Curbs on ECBs likely
There could also be a cut in non-resident deposits as the government grapples to attract foreign investment, reports Gaurav Choudhury.business Updated: Sep 20, 2007 21:56 IST
The rupee on Thursday rose to a nine-year high against the US dollar, amid speculation that the government may impose stricter monitoring of end-use external commercial borrowings (ECBs) and a possible lowering of non-resident deposit rates.
Sources indicated that the government was not averse to imposing more stringent monitoring of short-term debt and restricting their end-use.
There could also be a cut in non-resident deposits as the government grapples to attract foreign investment while ensuring the domestic currency does not appreciate beyond a limit where it erodes export competitiveness.
The opinion within the official circles is that a "very large" proportion of ECBs raised by Indian corporate may still be circumventing the end-use norms.
On Thursday, the rupee appreciated sharply and breached the 40-level mark to reach a nine-year high of 39.90 against the dollar. Last month, the government tightened the ECB norms to check foreign currency inflows by imposing a ceiling on its end-use under which foreign debt above $20 million would have to be used for foreign currency expenditure and parked overseas.

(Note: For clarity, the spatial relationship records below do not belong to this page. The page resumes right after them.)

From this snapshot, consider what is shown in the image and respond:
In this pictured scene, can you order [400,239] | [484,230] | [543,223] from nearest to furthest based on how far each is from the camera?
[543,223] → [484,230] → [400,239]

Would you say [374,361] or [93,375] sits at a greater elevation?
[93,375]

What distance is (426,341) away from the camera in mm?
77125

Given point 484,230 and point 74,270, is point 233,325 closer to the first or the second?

The Reserve Bank has identified ECBs as one of the "major contributors to capital inflows". Higher recourse to ECBs was enabled by lower spreads on external borrowings and rising financing requirements for capacity expansion domestically by Indian corporates.
Loans raised by the private sector from international capital markets with maturity of more than three years are classified as ECBs. ECB proposals are approved within an overall annual limit of $22 billion and an individual company ceiling of $500 million fixed by the finance ministry. The limits are fixed keeping in view sectoral requirements and the outcome of balance of payments (BoP) in the medium term.

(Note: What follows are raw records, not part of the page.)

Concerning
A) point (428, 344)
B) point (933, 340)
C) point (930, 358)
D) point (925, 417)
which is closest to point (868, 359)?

Within commercial borrowings, there was distinct inclination in favour of overseas commercial bank loans against securitised borrowings, including foreign currency convertible bonds (FCCBs). Finance Minister P Chidambaram in a statement this week said that the focus would be on rationalising the interest rates of non-resident deposits, limiting the level of commercial borrowings and stringent monitoring of the short-term debt.
The RBI's monetary review in July 2007 showed that net ECB funds accounted for about one-third of total net capital inflows in 2006-07.

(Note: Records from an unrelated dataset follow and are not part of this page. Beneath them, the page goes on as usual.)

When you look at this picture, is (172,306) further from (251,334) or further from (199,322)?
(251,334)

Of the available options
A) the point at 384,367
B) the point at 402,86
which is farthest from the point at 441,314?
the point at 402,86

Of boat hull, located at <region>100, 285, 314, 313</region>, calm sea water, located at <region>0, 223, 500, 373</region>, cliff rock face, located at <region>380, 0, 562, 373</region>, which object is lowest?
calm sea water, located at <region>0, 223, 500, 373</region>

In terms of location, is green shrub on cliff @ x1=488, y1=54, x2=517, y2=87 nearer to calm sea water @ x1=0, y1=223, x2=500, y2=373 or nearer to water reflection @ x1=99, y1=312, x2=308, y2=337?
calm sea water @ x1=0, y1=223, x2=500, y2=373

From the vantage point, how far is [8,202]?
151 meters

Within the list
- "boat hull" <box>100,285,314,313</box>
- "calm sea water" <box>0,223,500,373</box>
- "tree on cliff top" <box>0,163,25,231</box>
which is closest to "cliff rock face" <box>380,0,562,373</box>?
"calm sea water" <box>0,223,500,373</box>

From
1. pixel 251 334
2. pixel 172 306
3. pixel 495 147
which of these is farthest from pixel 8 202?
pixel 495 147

Officials and analysts, however, believe that the RBI was likely to maintain status quo on the overall interest-rate regime, but could engage in more "active management" of foreign inflows in the short-term to prevent the domestic currency from appreciating beyond a certain limit.
The trend has already been visible in the last few months. RBI's purchases of dollar have increased from $4.42 billion in May to $11.4 billion in July. During the first seven months of the current calendar year RBI has purchased $38.1 billion.
The RBI had also increased the cash reserve ratio (CRR) to 7 per cent in July. A hike in CRR is seen as an attempt to suck out excess liquidity from the system to tackle inflation.